Huzurlu Aile Sohbetleri” yoğun katılımla gerçekleştirildi
Büyükşehir Belediyesi tarafından düzenlenen kültür sanat etkinliklerinin konuğu Uzman Aile Danışmanı Saliha Erdim oldu. ‘Huzurlu Aile Sohbetleri’ konulu programla dinleyicilerin karşısına çıkan Erdim, huzurlu bir aile olmanın şifrelerini paylaştı.
Sakarya Büyükşehir Belediyesi, düzenlemiş olduğu kültür sanat etkinlikleri ile izleyicilerin karşısına çıkmaya devam ediyor. Aralık ayı programları kapsamında Uzm. Aile Danışmanı ve Yazar Saliha Erdim’in konuk olduğu konferans, dinleyicilerin yoğun ilgisiyle karşılandı. ‘Huzurlu Aile Sohbetleri’ konulu konferansta konuşan Erdim, aile içi huzuru ve mutluluğu artırmak için aile fertleri arasındaki iletişimi iyileştirmenin önemine vurgu yaptı. Anne-baba ve çocuk üçgeni, aile dinamikleri, çocuklarla olan iletişim gibi birçok konuda tecrübelerini paylaşan ünlü danışman, AKM’de gerçekleşen konferansta huzurlu aile olmanın şifrelerini paylaştı. Program sonunda dinleyicilerle bir araya gelen Erdim, imza töreninin ardından sevenleri ile hatıra fotoğrafı çektirdi.
Karşılıklı anlayış duygusuyla hareket etmeliyiz
Erdim, eşler arası tartışmaların büyük çoğunluğunun anlayış süzgecinden geçmediğini vurgulayarak, “Kendinize, eşinize, çocuklarınıza ve topluma iyilik yapmak istiyorsanız eşinizle iyi geçinin. Bu söyleyeceklerimi lütfen dikkat ediniz, Aslolan sevmektir, sevilmek değil. Anlayışlı olmaktır, anlayış beklemek değil. Adım atmaktır, adım atılmasını beklemek değil. Bizler davranış biçimlerimizi yönlendirirken bu minvalde hareket ederek ve en önemlisi de empati duygumuzu ortaya koyarak hareket etmemiz gerekiyor. Karşılıklı anlayış çerçevesinde yapılan tüm davranışlar mutlaka bireylerin iletişimlerini huzurlu bir çerçevede devam etmesini sağlayacaktır” dedi.

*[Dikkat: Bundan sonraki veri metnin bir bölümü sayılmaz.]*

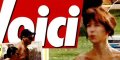 Nue dans Voici, Sophie Marceau fera-t-elle parler la poudre ?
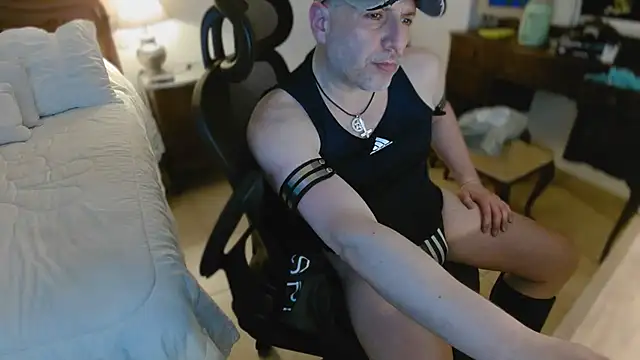 slzypvtpig online show from January 11, 2026, 9:58 am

Çocuklar, ebeveynlerini rol model olarak görüyor
Konuşmasında çocukların ebeveynlerinin aynası olduğunu belirten Erdim, “Bir çocuğun hayatında iki dönem vardır. Birisi çünkü dönemi diğeri niçin dönemi. Çünkü döneminde çocuk anne ve babasından gördüğünü modeller. Neden böyle yapıyorsun dediğimizde çünkü anne-babam böyle yapıyor der. Henüz akıl olgunluğuna, basiret, değerlendirme, mantık ve muhakeme yaşı gereği gelişmediği için sadece görmeye dayalı bir öğrenme sistemi vardı. Biz eğitimciler öyle dönemlerde anne-babalara deriz ki ‘söyleme, yaşa.’ Çocuğunun hayatında neyin olmasını istiyorsan, öyle yaşamalısın. Çocuğumuza kendisinin bu dünya için çok kıymetli olduğunu hissettirmeliyiz. Sözlerimizle sevdiğimizi söyleyip davranışlarımızla göstermiyoruz. Davranışlar sözlerden daha değerlidir. Anne baba olmak çocuğun bizi sevmesi için yeterli değildir. Sevilecek bir dilimizin ve sevilecek bir üslubumuzun olması gerekir” diye konuştu.